Contra todos esos profetas de desgracias que oímos todos los días a través de los medios de comunicación, Isaías declara, en nombre de Dios, que si el Señor viene es a llenarnos de alegría, a hacer florecer todo lo desierto, a fortalecer cuanto es débil, a devolver la vida a todo lo muerto. La razón secreta de toda esta liberación está en que “Dios viene en persona”.
Todo lo que María canta en el “magníficat”, y que será programa en la vida y misión de Jesús, aparece aquí anunciado por Isaías como el desquite que Dios trae con su presencia plena. Lo que Isaías anunciaba como señales de la presencia del Mesías, Jesús dice que sucede en sus oraciones y palabras.


2.- El apóstol Santiago nos dice dos cosas bien importantes: Tened paciencia hasta la venida del Señor. El, el Señor, viene a poner remedio a cuanto nos aflige. Y añade: La venida del Señor está cerca como quien espera un cambio en el que los criterios de valor acostumbrados –el poder del dinero, la fuerza del poder, etc. – van a ser desechados y sólo
tendrán vigencia los criterios de Dios: El amor como valor absoluto y decisivo, la justicia y la paz como fruto del amor.
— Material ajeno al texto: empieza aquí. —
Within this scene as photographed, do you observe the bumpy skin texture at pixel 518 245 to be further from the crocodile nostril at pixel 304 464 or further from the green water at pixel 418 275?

3.- Entre los que escuchaban a Jesús en ese momento había algunos esenios, que eran los israelitas que se habían retirado a vivir en la región de Qumram y que nosotros sabemos que escribieron los rollos del Mar Muerto. Ellos debían haberse sentido aludidos directamente por Jesús y ofendidos. Jesús incluye entre las señales, como beneficiarios de su
“buena noticia”, a todos los que los esenios segregaban de su comunidad y añade, como la más importante el que se les anuncia la “buena noticia” a los pobres. “¡Y dichosos el que no se sienta defraudado por mí!”. Ser pobre era, para la gente de la época de Jesús, una manifestación clara de que sobre ellos, los pobres, pesaba una maldición de Dios. La pobreza era vista como una manifestación exterior del pecado interior y, por ello, de estar lejos de Dios.
Jesús dice exactamente lo contrario; lo contrario de lo que pensaba la mentalidad popular farisaica y lo contrario de lo que decían y pensaban los esenios. El, dice Jesús, es el Mesías porque hace todo eso que se esperaba que hiciera el Mesías, pero no es el Mesías que esperaban los fariseos o los esenios, por eso agrega lo de los pobres-pecadores. La frase de Jesús debe haber tenido un sentido bien especial para el Juan Bautista que parece haber sido seguidor de los esenios por lo menos por algún tiempo, y que es tan duro con los fariseos.


4.-
Jesús declara bienaventurado a Juan y dirá inmediatamente después cosas todavía mucho más elogiosas. Según Jesús, y esto es palabra de Dios, entre los nacidos de mujer no hay ninguno más importante que Juan Bautista, pero los que pertenecen al Reino de Dios, por ser carne de la carne de Jesús, son mayores que Juan. Es la importancia de la
pertenencia al Reino, cuerpo de Jesús, la que se recalca.
El que forma parte del Reino de Dios es profeta y más que profeta, puesto que es más que Juan Bautista. Desde luego, el Evangelio no escribe ni una sola palabra para hablarnos expresamente de Juan Bautista, sino para hablarnos de la “buena nueva” del Reino, que se ha realizado y proclamado en Jesucristo.
Cristo responde de modo semita con una precisa referencia a los oráculos de Isaías. “Mirad a vuestro Dios”. El desierto es el mundo que Dios no ha visitado todavía; pero ahora Dios viene. El anunciado ya ha llegado, viene a decir; pero añade algo más: hay que reconocerle por sus obras más que por sus palabras. Y las obras que Cristo enumera ante los
discípulos de Juan son obras de liberación salvadora: “Los ciegos ven, los cojos andan, los leprosos quedan limpios y los sordos oyen, los muertos resucitan y se anuncia a los pobres la Buena Nueva”. El hombre es ciego, sordo, cojo y mudo, cuando todavía no ha sido visitado por Dios.
Pero ahora los sentidos se abren y los miembros se sueltan. Los ídolos que adoraban en lugar del Dios vivo eran, tal y como nos los describen los salmos y los libros sapienciales, ciegos, sordos, cojos y mudos, y sus adoradores eran semejantes a ellos. Pero ahora “vuelven los rescatados del Señor”. Son liberados de la muerte espiritual y renacen a la
verdadera vida.
Juan, el hombre más grande de los nacidos de mujer, aprendió bien la lección. Algo que también nosotros debemos aprender: Cuáles son los caminos de Dios y las presencias de Dios.